**Supplied passage**
Data visualization often delivers insight more naturally. Let’s make some plots for item analysis!

Plot Question’s Score

Let’s plot a distribution of each question’s score. I think that violin plot will be a good one in this case.

But first, we need to transform grades_df_preped to a long format.

grades_df_long <- grades_df_preped %>% 
  # Select Q1 to Q9 columns
  select(starts_with("Q")) %>% 
  # Pivot to long
  tidyr::pivot_longer(cols = starts_with("Q"), names_to = "Questions", values_to = "Mark") %>% 
  # Calculate mean of each questions
  group_by(Questions) %>% 
  mutate(Mark_mean = mean(Mark, na.rm = TRUE)) %>% 
  ungroup()

head(grades_df_long)
#> # A tibble: 6 × 3
#>   Questions  Mark Mark_mean
#>   <chr>     <dbl>     <dbl>
#> 1 Q1            1     0.760
#> 2 Q2            1     0.941
#> 3 Q3            0     0.511
#> 4 Q4            0     0.822
#> 5 Q5            1     0.743
#> 6 Q6            0     0.684

And then let’s plot !

**Record set**
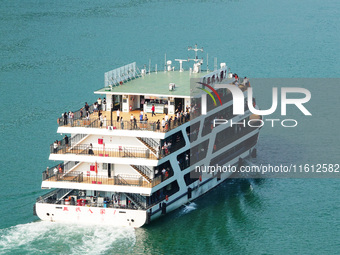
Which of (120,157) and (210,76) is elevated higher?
(210,76)

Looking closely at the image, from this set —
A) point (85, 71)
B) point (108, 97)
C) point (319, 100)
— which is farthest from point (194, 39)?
point (108, 97)

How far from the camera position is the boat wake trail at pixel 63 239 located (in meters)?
54.4

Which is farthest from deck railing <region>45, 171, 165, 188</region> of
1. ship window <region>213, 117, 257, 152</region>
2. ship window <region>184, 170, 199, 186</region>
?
ship window <region>213, 117, 257, 152</region>

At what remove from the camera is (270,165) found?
7262 cm

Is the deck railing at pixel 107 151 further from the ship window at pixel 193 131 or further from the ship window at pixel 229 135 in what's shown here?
the ship window at pixel 229 135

**What to work on**
a. Answer these questions using the item analysis tutorial:
(i) Which kind of plot does the author consider a good choice for showing the distribution of each question's score?
(ii) Which function is called to pivot the selected columns into long format?
(iii) What Mark_mean value is printed for Q3?
b. Extend the item analysis tutorial by writing the code and explanation that would come after its last line.
The records have no connection to the item analysis tutorial.

**Task responses**
a.
(i) A violin plot.
(ii) tidyr::pivot_longer.
(iii) 0.511.

b.
I will put questions in x-axis, and distribution of score in y-axis.

grades_df_long %>% 
  ggplot(aes(Questions, Mark, color = Mark_mean, fill = Mark_mean)) +
  # Violins
  geom_violin(alpha = 0.3, show.legend = F) +
  # Dots
  stat_summary(fun = mean, geom = 'point', show.legend = F) +

  scale_fill_viridis_c(option = "plasma", end = 0.8, begin = 0) +
  scale_color_viridis_c(option = "plasma", end = 0.8, begin = 0) +
  
  labs(x = "Questions", y = "Mark", 
       title = "Question's Score Distribution", 
       caption = "Points indicate question's mean score") 

Note that the points is the plots above is question’s mean scores, which, in this case, is equal to Difficulty_Index.

(Because, Item Difficulty Index (p) is calculated by mean score of each questions divided by its range. For this example, every questions have a maximum score of 1, so it is equal to mean score of each questions.)

Plot Item Discrimination vs Item Difficulty

Let’s make some text scatter plot with Discrimination_Index in x-axis and 1 - Difficulty_Index in y-axis.

I will use the Difficulty_Level to represent 1 - Difficulty_Index and I will call discriminative power for Discrimination_Index.

question_report_df <- question_report_df %>% 
  mutate(Difficulty_Level = 1 - Difficulty_Index)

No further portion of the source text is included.